Entonces, ¿qué hago ahí? Probablemente estoy a la espera de un milagro. Ya sea que súbitamente un día ame lo que hago, que cambie de área o que un ente divio baje del cielo y, con un rayo de luz, haga que todo sea mejor. Las 3 situaciones son igualmente (im)probables.
Casi como echar un volado, estoy a la espera de que alguno de esos 3 escenarios se manifieste. ¿Porqué no hago algo por mi lado? Claro, se veía venir esa pregunta. Y tengo respuesta. Claro que estoy haciendo algo. Estoy esperando.
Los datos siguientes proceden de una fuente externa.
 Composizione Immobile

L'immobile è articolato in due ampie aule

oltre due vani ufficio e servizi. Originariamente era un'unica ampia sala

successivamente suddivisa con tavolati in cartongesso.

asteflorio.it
Ya me puedo dar ese lujo, ya eché a andar esa máquina y ahora sólo espero que siga funcionando hasta que me de lo que busco.
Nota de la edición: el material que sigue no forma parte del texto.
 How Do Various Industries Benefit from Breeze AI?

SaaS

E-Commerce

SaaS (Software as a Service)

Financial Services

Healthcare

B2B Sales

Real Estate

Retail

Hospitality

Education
Sé que mucha gente quisiera estar en mi lugar en este momento, pero yo también quisiera estar en el lugar de mucha gente y no hablo precisamente de estar al frente de una gran empresa, de ser famoso o de tener una casa que valiera más que algún país asiático. Simplemente estar en un lugar donde las cosas te permitan levantarte de buenas y llegar inspirado a tu luar de trabajo. De llegar a un lugar donde te exploten y no lo veas como tal, si no como un reto y motivarte a hacer las cosas que realmente quieres hacer. Ese es un lujo del que actualmente no gozo.

Y, aunque parezca lo contrario, no me quejo. He aprendido mucho, sobre todo de la vida. He visto que la gente tiene no una máscara, sino colecciones enteras de ellas. La gente es tan malagradecida con su pasado y con los procesos que los llevaron a estar donde están (sin que esto necesariamente implique un lugar importante) que son capaces de ningunear a los que actualmente están pasando por esos procesos.
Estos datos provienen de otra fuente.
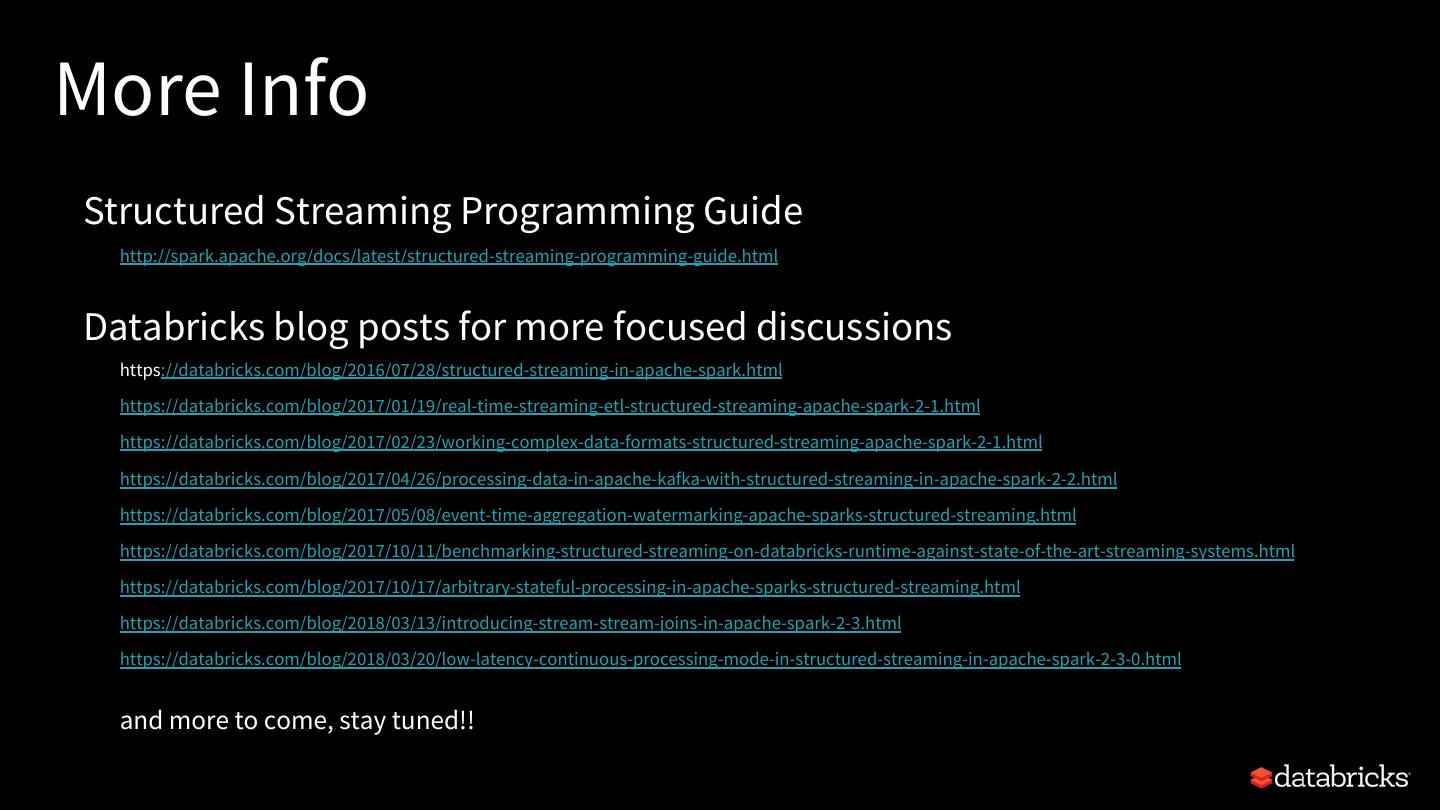 More Info

Structured Streaming Programming Guide

http://spark.apache.org/docs/latest/structured-streaming-programming-guide.html

Databricks blog posts for more focused discussions

https://databricks.com/blog/2016/07/28/structured-streaming-in-apache-spark.html

https://databricks.com/blog/2017/01/19/real-time-streaming-etl-structured-streaming-apache-spark-2-1.html

https://databricks.com/blog/2017/02/23/working-complex-data-formats-structured-streaming-apache-spark-2-1.html

https://databricks.com/blog/2017/04/26/processing-data-in-apache-kafka-with-structured-streaming-in-apache-spark-2-2.html

https://databricks.com/blog/2017/05/08/event-time-aggregation-watermarking-apache-sparks-structured-streaming.html

https://databricks.com/blog/2017/10/11/benchmarking-structured-streaming-on-databricks-runtime-against-state-of-the-art-streaming-systems.html

https://databricks.com/blog/2017/10/17/arbitrary-stateful-processing-in-apache-sparks-structured-streaming.html

https://databricks.com/blog/2018/03/13/introducing-stream-stream-joins-in-apache-spark-2-3.html

https://databricks.com/blog/2018/03/20/low-latency-continuous-processing-mode-in-structured-streaming-in-apache-spark-2-3-0.html

and more to come, stay tuned!!

databricks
Podría pensarse que es así en todos lados. Y sí, definitivamente lo es. El fondo es el mismo, pero es la forma la que cambia y la que marca la diferencia entre un jefe y un líder. Puedo presumir que he tenido de los dos y que en definitiva hoy sé que es lo que no quiero hacer cuando tenga gente a mi cargo en algún trabajo.

¡Quítense la máscara gente! Porque antes de ser los mandamás de alguna empresa, marca o agencia, fueron gente que empezó picando piedra como la mayoría y que, teniendo como mayor referencia su propio nombre, fueron subiendo poco a poco apoyados tanto por su esfuerzo como por un buen líder.

Dar la espalda a tu pasado es joder tu futuro. Es morder la mano que te dio de comer. El tiempo y el karma se encargan de poner todo donde debe estar. Procuremos estar con la conciencia tranquila.